Mieszkańcy Waleńczowa (gm. Opatów) nie mają dostępu do sieci wodociągowej co utrudnia codzienne życie. Chodzi tu o zamieszkujących domy przy ul. Zakrzewskiej. Domagają się oni by gmina w końcu zbudowała sieć wodociągową bo jak sami mówią: ‘Nie chcemy żyć jak w średniowieczu, nie jesteśmy mieszkańcami na końcu świata„
Problemów jest kilka
Przedstawiciel mieszkańców ulicy Zakrzewskiej w Waleńczowie Damian Kłudka, kolejny raz składa petycję do Wójta Gminy Opatów, w której wskazuje na ciągły brak wodociągowej sieci przy tej ulicy. Wielokrotnie podejmowano próby rozmów i argumentacji dotyczące konieczności jej budowy. Jej brak stwarza liczne utrudnienia dla samych mieszkańców. Powodów do budowy jest wiele: brak możliwości pobierania czystej wody pitnej czy zaspakajanie podstawowych potrzeb mieszkańców. W roku poprzednim, w okresie od czerwca aż do stycznia br. brak wody wymagał jej codziennego dowożenia do domów. Co prawda mieszkańcy mają dostęp do przydomowych studni, ale jest ona silnie zanieczyszczona żelazem i widocznym gołym okiem kamieniem. To stwarza kolejny problem – konieczność częstego czyszczenia i wymiany instalacji wodnej w gospodarstwach domowych.
Możliwości
W zasadzie nie innej możliwości, niż budowa sieci wodociągowej przez gminę. Nie ma alternatywy w postaci np. wykopania indywidualnych studni głębinowych w każdym gospodarstwie domowym. Jest to zwyczajnie nie możliwe z punktu widzenia ekonomicznego i racjonalnego. Spowodowane jest to licznymi pokładami rudy żelaza w regionie, które w znacznym stopniu zanieczyszczają wody gruntowe. Do uzyskania wody zdatnej do picia zachodziłaby konieczność wybicia studni głębinowych do głębokości ujęć wody z jakich korzysta gminny wodociąg, a to generuje koszty znacznie wykraczające poza finansowe możliwości poszczególnych gospodarstw.
Co na to Wójt
Mieszkańcy ul. Zakrzewskiej wielokrotnie interweniowali u Wójta gminy Opatów w tej sprawie. Jego liczne zapewnienia dotyczące samego projektu oraz wykonania sieci uśpiły czujność mieszkańców. Jak wielkie było ich zdziwienie, gdy w momencie uchwalania budżetu gminy na rok 2018 okazało się, że po raz kolejny realizacja wodociągu nie została uwzględniona. Argumentem podanym przez wójta była konieczność znalezienie dofinansowania tej inwestycji. Rok 2019 przyniósł odpowiedź, że sieć wodociągowa – jej budowa – jest możliwa jedynie z finansów gminy.

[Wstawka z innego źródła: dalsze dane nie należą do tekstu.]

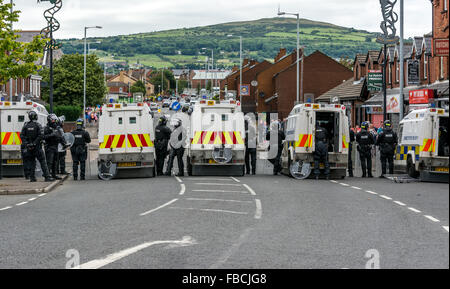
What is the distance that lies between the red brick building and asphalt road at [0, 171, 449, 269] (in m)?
64.4

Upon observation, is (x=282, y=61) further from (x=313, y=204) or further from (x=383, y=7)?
(x=313, y=204)

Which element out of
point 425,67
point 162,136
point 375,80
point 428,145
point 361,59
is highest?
point 361,59

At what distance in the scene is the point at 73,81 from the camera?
86312mm

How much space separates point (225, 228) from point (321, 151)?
43.4 ft

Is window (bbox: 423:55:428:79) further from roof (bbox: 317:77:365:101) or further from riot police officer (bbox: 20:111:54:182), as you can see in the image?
riot police officer (bbox: 20:111:54:182)

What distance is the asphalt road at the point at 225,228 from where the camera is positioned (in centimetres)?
817

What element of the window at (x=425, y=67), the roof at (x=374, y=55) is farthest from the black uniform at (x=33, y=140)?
the roof at (x=374, y=55)

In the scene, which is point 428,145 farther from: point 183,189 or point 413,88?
point 413,88

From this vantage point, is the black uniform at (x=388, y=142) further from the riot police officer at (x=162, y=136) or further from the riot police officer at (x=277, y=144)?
the riot police officer at (x=162, y=136)

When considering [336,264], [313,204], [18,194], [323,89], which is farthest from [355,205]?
[323,89]

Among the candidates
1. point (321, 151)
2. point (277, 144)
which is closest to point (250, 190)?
point (321, 151)
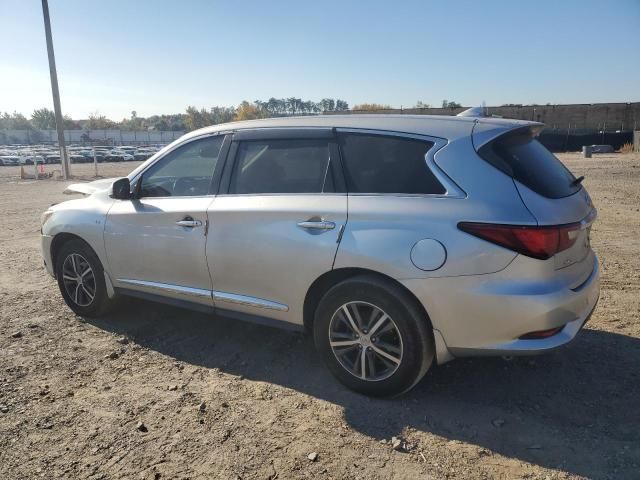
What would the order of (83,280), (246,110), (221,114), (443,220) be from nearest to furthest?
(443,220), (83,280), (246,110), (221,114)

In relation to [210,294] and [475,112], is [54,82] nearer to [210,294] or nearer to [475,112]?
[210,294]

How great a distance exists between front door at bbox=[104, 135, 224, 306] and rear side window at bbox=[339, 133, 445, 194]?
47.4 inches

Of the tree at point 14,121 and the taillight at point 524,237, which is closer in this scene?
the taillight at point 524,237

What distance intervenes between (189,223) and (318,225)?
1199 mm

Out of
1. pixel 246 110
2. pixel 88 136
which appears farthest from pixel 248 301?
pixel 246 110

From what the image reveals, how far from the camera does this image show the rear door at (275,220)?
11.3 feet

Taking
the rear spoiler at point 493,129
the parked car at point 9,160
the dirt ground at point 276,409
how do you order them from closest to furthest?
the dirt ground at point 276,409 < the rear spoiler at point 493,129 < the parked car at point 9,160

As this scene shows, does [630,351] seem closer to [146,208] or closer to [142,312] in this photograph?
[146,208]

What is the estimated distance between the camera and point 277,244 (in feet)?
11.7

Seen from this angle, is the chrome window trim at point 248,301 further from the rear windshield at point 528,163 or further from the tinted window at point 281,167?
→ the rear windshield at point 528,163

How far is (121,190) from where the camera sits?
176 inches

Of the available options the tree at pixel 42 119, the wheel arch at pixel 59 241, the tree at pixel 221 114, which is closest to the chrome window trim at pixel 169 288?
the wheel arch at pixel 59 241

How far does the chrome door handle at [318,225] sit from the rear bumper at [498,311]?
0.65 metres

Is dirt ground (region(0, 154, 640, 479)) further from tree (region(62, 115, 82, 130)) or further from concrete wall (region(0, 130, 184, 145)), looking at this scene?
tree (region(62, 115, 82, 130))
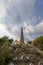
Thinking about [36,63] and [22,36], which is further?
[22,36]

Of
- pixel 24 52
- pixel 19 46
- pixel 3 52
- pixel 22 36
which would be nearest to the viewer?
pixel 3 52

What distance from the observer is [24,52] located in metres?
27.1

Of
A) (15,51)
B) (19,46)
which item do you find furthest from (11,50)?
(19,46)

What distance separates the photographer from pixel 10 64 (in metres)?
24.5

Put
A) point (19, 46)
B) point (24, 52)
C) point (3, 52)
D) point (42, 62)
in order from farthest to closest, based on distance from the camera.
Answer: point (19, 46) < point (24, 52) < point (3, 52) < point (42, 62)

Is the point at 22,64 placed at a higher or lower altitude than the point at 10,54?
A: lower

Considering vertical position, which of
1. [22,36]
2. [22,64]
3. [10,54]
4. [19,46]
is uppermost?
[22,36]

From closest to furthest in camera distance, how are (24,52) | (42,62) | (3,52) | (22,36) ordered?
(42,62), (3,52), (24,52), (22,36)

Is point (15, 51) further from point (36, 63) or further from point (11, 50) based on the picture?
point (36, 63)

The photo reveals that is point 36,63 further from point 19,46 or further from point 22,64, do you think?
point 19,46

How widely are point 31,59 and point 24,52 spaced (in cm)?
290

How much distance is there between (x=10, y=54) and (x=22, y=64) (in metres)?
2.42

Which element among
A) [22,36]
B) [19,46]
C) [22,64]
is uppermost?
[22,36]

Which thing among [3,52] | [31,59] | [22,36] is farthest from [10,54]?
[22,36]
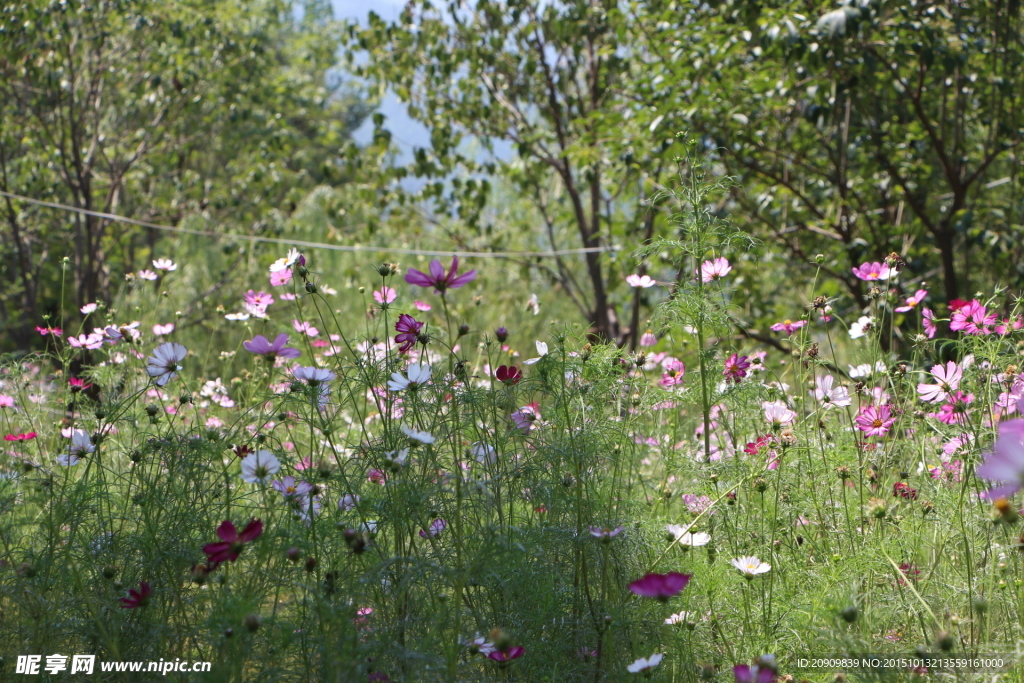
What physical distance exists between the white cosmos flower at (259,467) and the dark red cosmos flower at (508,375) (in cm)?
34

Projekt budowy wodociągu wraz z przepompownią jest już opracowany. Z pewnością jest to sprawa priorytetowa a budowa sieci jest niezbędna do normalnego funkcjonowania mieszkańców. Budżet gminy na rok 2019 został przyjęty, jednak na próżno szukać w nim budowy sieci dla mieszkańców ul. Zakrzewskiej. Mieszkańcy mają nadzieję, że nadchodzące miesiące to dobry czas, aby ogłosić przetarg, sfinansować projekt i ruszyć z budową.